-- START Passage to read --

Format Extension Reader Writer
CSV .csv
TSV .tsv
JSON .json
NDJSON .jsonl
YAML .yaml,.yml
XML .xml
TOML .toml

Plugin Ecosystem

19 Built-in Plugins:

Readers (8):

  • csv_reader - CSV/TSV files
  • json_reader - JSON/NDJSON files
  • yaml_reader - YAML files
  • xml_reader - XML files
  • toml_reader - TOML config files
  • http_get - HTTP APIs (GET)
  • ls - Directory listings
  • Plus 6 more shell command parsers (ps, find, env, df, ping, netstat, dig)

Writers (6):

  • csv_writer - CSV/TSV output
  • json_writer - JSON array output
  • yaml_writer - YAML output
  • xml_writer - XML output

Filters (1):

  • jq_filter - jq expression evaluation

Examples

Data Conversion

# CSV to multiple formats
jn cat sales.csv | jn put sales.json
jn cat sales.csv | jn put sales.yaml
jn cat sales.csv | jn put sales.xml

# API to database-ready CSV
jn cat https://api.com/users | jq '.items[]' | jn put users.csv

# Config file normalization
jn cat config.yaml | jn put config.json

System Monitoring

# Process list to JSON
jn cat 'ps aux' | jn put processes.json

# Disk usage analysis
jn cat 'df -h' | jq 'select(.use_percent > 80)' | jn put full_disks.csv

# Network connections
jn cat 'netstat -an' | jn put connections.json

Data Pipelines

# Filter and transform
jn run users.csv 'select(.age > 18)' adults.json

# Multi-step processing
jn cat data.csv | \
  jq 'select(.amount > 100)' | \
  jq '{customer, total: .amount}' | \
  jn put high_value.xml

# Combine sources
cat <(jn cat file1.csv) <(jn cat file2.yaml) | jn put combined.json

Creating Custom Plugins

1. Scaffold Plugin

jn create source my_api --description "Custom API reader"

-- END Passage to read --
-- START Material provided --

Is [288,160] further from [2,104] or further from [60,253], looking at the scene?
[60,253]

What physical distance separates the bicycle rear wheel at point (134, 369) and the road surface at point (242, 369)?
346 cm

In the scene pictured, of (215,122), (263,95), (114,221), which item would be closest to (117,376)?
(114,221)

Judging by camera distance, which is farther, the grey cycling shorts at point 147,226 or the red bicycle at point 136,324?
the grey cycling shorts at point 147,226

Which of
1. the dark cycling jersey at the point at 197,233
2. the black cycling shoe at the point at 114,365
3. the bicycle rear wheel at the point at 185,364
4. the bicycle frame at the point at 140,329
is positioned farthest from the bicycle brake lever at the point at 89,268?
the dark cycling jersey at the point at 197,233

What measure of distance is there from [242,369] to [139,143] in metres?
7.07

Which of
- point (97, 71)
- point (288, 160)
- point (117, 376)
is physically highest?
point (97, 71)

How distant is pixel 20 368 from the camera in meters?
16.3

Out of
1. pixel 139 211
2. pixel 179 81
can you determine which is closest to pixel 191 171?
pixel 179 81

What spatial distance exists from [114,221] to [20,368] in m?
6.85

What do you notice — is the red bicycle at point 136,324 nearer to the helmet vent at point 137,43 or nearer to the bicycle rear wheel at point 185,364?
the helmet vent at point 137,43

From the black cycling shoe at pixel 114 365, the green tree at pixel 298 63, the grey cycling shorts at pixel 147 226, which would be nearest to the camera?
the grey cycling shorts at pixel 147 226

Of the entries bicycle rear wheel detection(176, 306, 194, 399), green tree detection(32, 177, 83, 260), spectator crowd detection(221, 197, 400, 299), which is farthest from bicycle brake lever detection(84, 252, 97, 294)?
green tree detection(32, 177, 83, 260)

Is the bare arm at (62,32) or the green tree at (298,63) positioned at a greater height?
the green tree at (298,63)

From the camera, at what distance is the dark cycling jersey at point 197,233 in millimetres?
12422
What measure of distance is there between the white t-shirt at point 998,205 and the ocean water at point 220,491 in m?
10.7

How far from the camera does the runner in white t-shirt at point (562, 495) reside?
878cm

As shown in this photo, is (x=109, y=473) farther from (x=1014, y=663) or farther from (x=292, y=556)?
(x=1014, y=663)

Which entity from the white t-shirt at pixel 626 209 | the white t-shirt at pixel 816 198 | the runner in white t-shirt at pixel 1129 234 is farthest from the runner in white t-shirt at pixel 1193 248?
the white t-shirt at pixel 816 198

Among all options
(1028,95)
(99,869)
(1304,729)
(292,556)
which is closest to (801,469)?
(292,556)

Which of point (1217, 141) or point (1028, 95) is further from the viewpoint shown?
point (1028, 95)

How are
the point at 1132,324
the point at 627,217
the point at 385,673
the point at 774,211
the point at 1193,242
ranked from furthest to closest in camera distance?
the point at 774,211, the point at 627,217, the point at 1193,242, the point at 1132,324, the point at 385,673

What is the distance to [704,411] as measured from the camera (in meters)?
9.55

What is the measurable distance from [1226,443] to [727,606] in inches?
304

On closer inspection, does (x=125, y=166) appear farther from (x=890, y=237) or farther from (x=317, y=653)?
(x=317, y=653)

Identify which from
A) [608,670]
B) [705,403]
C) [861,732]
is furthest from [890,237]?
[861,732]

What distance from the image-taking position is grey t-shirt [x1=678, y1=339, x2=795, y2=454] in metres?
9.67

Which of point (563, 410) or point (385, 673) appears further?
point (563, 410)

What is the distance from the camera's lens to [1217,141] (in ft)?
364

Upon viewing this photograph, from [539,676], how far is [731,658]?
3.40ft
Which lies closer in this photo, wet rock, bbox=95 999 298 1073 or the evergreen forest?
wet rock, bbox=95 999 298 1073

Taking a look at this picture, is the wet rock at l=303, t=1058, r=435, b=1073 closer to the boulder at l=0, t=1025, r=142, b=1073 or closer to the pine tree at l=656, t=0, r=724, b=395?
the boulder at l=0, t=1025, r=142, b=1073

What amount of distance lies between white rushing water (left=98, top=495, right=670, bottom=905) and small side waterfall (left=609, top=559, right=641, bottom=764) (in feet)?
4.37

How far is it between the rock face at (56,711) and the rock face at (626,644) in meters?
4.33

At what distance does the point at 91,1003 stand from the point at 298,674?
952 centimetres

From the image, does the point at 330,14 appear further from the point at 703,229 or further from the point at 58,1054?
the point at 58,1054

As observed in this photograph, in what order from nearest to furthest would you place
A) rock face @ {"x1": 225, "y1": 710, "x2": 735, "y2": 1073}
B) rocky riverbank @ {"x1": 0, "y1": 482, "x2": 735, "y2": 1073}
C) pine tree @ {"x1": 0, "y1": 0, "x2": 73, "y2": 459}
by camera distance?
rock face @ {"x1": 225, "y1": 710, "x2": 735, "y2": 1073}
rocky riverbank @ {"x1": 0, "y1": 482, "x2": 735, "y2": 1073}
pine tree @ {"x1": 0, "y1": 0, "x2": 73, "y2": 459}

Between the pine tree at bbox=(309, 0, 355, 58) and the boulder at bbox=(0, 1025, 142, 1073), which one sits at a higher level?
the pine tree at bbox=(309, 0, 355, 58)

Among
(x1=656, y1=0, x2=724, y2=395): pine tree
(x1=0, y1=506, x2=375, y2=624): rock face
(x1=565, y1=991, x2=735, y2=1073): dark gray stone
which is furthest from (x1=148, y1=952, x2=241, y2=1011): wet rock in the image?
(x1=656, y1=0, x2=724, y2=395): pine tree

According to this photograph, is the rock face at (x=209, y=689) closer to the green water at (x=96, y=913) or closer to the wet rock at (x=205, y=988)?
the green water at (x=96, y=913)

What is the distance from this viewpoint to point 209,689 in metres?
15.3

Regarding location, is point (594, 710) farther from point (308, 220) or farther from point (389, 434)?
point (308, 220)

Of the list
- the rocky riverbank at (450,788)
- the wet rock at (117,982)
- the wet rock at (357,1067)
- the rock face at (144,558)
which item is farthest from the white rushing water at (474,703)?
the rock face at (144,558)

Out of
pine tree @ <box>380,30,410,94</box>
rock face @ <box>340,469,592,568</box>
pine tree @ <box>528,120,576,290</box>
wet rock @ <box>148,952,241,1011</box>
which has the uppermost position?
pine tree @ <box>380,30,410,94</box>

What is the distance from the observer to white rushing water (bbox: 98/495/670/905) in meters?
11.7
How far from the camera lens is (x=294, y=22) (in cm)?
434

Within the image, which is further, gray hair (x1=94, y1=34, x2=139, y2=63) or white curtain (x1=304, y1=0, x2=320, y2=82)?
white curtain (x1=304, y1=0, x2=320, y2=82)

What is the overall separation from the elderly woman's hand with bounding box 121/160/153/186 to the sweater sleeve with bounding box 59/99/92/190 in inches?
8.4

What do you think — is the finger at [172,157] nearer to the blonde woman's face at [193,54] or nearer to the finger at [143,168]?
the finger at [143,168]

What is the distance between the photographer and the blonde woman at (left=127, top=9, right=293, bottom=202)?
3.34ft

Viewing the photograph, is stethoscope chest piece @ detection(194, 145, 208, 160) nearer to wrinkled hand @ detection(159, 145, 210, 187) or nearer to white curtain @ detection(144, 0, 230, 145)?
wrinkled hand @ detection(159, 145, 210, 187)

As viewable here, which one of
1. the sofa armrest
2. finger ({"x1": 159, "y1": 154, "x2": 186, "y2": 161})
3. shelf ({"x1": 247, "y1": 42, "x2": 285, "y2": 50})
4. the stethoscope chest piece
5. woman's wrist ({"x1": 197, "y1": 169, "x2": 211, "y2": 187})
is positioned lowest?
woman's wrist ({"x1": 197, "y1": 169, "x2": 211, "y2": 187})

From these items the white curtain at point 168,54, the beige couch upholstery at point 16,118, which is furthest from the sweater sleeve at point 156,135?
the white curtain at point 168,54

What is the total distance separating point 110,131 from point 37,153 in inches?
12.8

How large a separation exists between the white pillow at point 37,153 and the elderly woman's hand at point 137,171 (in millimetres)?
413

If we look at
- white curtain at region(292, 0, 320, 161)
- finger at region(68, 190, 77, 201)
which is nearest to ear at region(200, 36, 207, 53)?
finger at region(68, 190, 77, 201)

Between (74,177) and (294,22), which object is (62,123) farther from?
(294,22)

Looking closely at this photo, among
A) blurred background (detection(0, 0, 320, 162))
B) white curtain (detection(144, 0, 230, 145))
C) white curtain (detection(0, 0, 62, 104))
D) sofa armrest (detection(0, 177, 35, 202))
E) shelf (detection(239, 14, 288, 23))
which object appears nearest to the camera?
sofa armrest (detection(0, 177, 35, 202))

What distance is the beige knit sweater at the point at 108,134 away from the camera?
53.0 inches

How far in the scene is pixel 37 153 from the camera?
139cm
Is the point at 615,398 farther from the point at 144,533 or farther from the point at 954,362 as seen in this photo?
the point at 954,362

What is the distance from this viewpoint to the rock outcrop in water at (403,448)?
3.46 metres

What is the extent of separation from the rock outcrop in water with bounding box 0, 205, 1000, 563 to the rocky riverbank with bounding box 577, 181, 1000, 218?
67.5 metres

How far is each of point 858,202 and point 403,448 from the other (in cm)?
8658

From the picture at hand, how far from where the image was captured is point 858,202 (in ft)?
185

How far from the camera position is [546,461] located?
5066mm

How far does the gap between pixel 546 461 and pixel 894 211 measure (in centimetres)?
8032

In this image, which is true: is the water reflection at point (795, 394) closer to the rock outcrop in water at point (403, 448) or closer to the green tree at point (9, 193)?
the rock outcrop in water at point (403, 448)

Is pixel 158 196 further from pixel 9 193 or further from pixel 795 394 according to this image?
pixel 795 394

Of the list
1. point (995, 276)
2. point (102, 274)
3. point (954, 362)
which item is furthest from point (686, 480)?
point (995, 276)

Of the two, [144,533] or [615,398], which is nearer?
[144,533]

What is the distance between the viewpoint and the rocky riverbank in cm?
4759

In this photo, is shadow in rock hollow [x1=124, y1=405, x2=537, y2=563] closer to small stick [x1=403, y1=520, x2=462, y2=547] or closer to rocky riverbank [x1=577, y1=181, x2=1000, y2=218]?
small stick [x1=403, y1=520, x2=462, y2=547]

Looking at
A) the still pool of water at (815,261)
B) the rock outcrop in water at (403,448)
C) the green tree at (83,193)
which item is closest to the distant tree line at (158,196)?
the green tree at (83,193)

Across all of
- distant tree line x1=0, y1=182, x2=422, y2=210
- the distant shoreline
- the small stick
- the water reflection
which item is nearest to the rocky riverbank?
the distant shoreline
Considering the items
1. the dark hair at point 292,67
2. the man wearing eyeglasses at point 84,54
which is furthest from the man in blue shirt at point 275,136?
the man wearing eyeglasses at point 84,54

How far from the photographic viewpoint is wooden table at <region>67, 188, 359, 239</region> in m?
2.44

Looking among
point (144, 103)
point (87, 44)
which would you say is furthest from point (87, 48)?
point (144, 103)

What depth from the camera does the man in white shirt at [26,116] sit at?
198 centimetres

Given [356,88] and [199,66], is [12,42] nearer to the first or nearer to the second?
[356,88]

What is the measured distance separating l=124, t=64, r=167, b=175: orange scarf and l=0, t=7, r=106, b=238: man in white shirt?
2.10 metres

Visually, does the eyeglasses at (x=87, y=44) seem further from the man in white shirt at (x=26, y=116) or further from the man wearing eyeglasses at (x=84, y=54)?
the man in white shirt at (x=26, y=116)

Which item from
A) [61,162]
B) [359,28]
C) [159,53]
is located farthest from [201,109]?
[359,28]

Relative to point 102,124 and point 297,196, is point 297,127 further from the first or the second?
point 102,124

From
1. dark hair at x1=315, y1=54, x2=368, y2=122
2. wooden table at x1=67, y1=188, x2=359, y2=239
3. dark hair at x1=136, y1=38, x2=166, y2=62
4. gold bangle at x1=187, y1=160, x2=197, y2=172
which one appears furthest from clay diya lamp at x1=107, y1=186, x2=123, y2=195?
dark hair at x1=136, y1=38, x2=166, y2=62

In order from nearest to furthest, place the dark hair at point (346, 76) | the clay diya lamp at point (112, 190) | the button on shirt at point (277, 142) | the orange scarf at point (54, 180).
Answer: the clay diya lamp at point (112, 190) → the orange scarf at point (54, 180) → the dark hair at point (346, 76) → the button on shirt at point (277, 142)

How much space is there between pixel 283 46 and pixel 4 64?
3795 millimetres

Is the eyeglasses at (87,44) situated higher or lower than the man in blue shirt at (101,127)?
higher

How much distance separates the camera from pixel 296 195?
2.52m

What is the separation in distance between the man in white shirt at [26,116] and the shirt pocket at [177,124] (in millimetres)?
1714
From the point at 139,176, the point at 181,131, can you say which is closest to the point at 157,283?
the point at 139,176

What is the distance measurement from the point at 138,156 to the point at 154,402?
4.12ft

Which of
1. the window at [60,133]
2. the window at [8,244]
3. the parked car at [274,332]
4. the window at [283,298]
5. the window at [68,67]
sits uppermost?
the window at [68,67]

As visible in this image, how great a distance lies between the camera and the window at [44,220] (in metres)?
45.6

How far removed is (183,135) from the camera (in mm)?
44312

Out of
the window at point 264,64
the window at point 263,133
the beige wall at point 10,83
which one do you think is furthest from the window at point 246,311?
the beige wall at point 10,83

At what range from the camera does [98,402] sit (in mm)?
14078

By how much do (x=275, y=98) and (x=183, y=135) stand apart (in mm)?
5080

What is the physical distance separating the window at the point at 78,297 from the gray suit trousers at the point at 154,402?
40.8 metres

-- END Material provided --

■ Objective
In the Data Conversion examples of the tool documentation above, list every file name passed to "jn put".

■ Task solution
sales.json, sales.yaml, sales.xml, users.csv, config.json